A 14-year old with leukemia tells the nurse, 'All I really want to eat is frozen yogurt.' The nurse should:
- A. Explain the importance of eating a balanced diet
- B. Ask the dietician to talk with the client to find out which foods he prefers
- C. Ask the kitchen to send the yogurt
- D. Document the client's refusal to eat the diet as ordered
Correct Answer: C
Rationale: Providing the requested yogurt respects the client's preferences and encourages intake, which is critical in leukemia patients who may have reduced appetite.
You may also like to solve these questions
A client recovering at home following a left total knee replacement 7 days ago is using a cane to go up and down the stairs under the supervision of the home health nurse. Which client action indicates a need for reinforcement of teaching?
- A. Faces forward when going up and down the stairs
- B. Holds the cane with the right hand
- C. Leads with left leg, follows next with cane, and finally right leg when going up the stairs
- D. Places full weight on left leg when going down the stairs
Correct Answer: D
Rationale: Placing full weight on the surgical leg when going down stairs risks injury and instability. The client should lead with the cane and unaffected leg, using the surgical leg cautiously.
An older adult is seen in clinic. During the assessment process, all of the following are expressed or noted. Which is of most immediate concern to the nurse?
- A. The client's daughter says that the client has become increasingly forgetful.
- B. The client has a productive cough.
- C. The client ambulates slowly.
- D. The client says, 'My arms aren't long enough for me to read the paper.'
Correct Answer: B
Rationale: A productive cough suggests a respiratory infection, potentially serious in an older adult, requiring immediate evaluation.

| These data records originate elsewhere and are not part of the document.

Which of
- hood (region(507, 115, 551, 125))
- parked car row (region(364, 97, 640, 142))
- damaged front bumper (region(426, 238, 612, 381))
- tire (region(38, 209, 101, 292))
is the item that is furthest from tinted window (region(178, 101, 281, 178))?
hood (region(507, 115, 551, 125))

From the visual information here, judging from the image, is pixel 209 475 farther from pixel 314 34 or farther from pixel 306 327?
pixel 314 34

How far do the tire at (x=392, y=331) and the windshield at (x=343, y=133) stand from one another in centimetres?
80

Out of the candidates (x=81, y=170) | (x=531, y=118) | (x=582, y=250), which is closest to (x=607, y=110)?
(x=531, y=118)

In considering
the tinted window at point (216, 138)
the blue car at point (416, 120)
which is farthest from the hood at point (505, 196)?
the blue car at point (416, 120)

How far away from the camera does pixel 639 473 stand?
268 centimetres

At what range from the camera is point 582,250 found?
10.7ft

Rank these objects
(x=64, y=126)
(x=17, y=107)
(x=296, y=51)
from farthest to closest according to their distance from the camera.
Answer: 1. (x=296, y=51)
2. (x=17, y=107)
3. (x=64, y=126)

Forgetfulness, slow ambulation, or presbyopia are less urgent.
A 35 year-old client with sickle cell crisis is talking on the telephone but stops as the nurse enters the room to request something for pain. The nurse should
- A. Administer a placebo
- B. Encourage increased fluid intake
- C. Administer the prescribed analgesia
- D. Recommend relaxation exercises for pain control
Correct Answer: C
Rationale: Administer the prescribed analgesia. Pain relief is a priority in sickle cell crisis, and prescribed analgesics are appropriate.
The nurse is caring for a client with cirrhosis who has ascites, peripheral edema, shortness of breath, fatigue, and generalized discomfort. Which of the following actions should the nurse take? Select all that apply.

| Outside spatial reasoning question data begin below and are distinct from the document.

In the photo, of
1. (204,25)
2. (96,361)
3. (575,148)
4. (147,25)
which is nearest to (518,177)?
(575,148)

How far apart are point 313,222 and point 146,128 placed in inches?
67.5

- A. Assist the client to ambulate in the hallway every shift
- B. Encourage the client to increase sodium intake
- C. Maintain the client in semi-Fowler position
- D. Provide an alternating air pressure mattress for the client
- E. Use music to provide a distraction for the client
Correct Answer: C,D,E
Rationale: Semi-Fowler position helps alleviate shortness of breath by reducing pressure on the diaphragm. An alternating air pressure mattress reduces the risk of pressure injuries due to immobility. Music can help reduce discomfort and anxiety, providing a non-pharmacological distraction.
The nurse has been interacting for several weeks with a client on the psychiatric unit. The nurse is to be transferred to another unit. Which comment by the client indicates separation anxiety?

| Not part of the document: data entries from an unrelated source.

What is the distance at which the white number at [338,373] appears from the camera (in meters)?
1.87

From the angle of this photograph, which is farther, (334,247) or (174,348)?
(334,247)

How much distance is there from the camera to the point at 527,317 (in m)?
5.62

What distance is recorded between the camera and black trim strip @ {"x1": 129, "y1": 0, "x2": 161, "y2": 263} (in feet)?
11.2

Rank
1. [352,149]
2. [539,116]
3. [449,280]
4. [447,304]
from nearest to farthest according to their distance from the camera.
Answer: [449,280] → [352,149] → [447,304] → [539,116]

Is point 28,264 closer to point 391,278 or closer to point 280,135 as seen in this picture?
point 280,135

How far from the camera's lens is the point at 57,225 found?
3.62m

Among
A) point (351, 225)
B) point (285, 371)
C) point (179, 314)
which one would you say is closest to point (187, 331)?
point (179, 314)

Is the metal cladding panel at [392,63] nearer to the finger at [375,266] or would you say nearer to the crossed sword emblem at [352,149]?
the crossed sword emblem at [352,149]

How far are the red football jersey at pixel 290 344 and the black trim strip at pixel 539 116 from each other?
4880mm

- A. We had a good time at the party last night. You should have been here.'
- B. Some of us are going to the museum next week. Too bad you can't go.'
- C. I was thinking about my friend last night; the one who died in the car crash.'
- D. I was telling my wife what a good nurse you are.'
Correct Answer: B
Rationale: Expressing regret about the nurse missing a future event suggests attachment and anxiety about the nurse's departure, indicating separation anxiety. Other comments lack this emotional connection.